# Problem description:
Output every line below exactly.

# Records provided:
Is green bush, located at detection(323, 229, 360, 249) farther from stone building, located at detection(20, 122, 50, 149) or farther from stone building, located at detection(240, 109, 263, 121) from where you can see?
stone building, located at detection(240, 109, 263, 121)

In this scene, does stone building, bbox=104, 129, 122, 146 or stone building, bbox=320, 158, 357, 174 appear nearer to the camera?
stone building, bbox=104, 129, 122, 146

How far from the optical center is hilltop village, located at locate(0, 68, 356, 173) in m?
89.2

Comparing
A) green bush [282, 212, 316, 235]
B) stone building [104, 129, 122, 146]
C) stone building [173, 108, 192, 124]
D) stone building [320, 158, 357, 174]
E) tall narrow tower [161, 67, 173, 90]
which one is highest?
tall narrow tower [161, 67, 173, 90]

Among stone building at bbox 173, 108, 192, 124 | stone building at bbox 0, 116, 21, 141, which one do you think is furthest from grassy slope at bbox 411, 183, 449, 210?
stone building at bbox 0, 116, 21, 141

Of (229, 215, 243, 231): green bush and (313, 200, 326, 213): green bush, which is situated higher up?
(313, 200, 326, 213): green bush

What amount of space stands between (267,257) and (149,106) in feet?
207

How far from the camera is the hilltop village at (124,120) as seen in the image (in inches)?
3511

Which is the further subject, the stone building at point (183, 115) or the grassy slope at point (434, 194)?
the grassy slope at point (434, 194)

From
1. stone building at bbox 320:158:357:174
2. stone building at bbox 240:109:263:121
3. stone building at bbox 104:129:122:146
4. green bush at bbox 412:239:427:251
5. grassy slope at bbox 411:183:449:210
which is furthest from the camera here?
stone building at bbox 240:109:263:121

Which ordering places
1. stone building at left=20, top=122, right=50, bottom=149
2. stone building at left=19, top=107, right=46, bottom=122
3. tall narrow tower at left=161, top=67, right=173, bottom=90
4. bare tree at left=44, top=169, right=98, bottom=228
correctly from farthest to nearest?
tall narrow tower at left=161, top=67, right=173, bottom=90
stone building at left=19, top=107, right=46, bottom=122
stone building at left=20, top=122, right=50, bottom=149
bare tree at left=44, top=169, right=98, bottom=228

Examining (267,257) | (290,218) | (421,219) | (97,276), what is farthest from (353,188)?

# Response to this task:
Is green bush, located at detection(323, 229, 360, 249) farther from stone building, located at detection(20, 122, 50, 149) or farther from stone building, located at detection(240, 109, 263, 121) from where you can see?
stone building, located at detection(240, 109, 263, 121)

In this scene, does stone building, bbox=104, 129, 122, 146 or stone building, bbox=320, 158, 357, 174 appear nearer to the camera?
stone building, bbox=104, 129, 122, 146

How far from the optical center is hilltop village, located at locate(0, 68, 356, 173) in m?
89.2

Comparing
A) green bush [282, 212, 316, 235]
B) stone building [104, 129, 122, 146]
C) stone building [173, 108, 192, 124]
D) stone building [320, 158, 357, 174]
E) tall narrow tower [161, 67, 173, 90]
which one is highest?
tall narrow tower [161, 67, 173, 90]

Among stone building at bbox 173, 108, 192, 124 | stone building at bbox 0, 116, 21, 141, which one do you think is furthest from grassy slope at bbox 411, 183, 449, 210?
stone building at bbox 0, 116, 21, 141

Of (229, 215, 243, 231): green bush and (313, 200, 326, 213): green bush, which is situated higher up?
(313, 200, 326, 213): green bush

What amount of space stands between (267,257) and (149,106) in feet?
207

How far from the camera is the hilltop village at (124,120) as seen in the image (in inches)?
3511

Which is the further subject, the stone building at point (183, 115) or the grassy slope at point (434, 194)?
the grassy slope at point (434, 194)

From
1. stone building at bbox 320:158:357:174
2. stone building at bbox 240:109:263:121
3. stone building at bbox 104:129:122:146
4. green bush at bbox 412:239:427:251
5. grassy slope at bbox 411:183:449:210
which is furthest from the camera here?
stone building at bbox 240:109:263:121

Which ordering places
1. stone building at left=20, top=122, right=50, bottom=149
2. stone building at left=19, top=107, right=46, bottom=122
3. tall narrow tower at left=161, top=67, right=173, bottom=90
4. bare tree at left=44, top=169, right=98, bottom=228
correctly from farthest to nearest?
tall narrow tower at left=161, top=67, right=173, bottom=90
stone building at left=19, top=107, right=46, bottom=122
stone building at left=20, top=122, right=50, bottom=149
bare tree at left=44, top=169, right=98, bottom=228

Examining (267,257) | (290,218) | (421,219) | (97,276), what is farthest from (353,188)?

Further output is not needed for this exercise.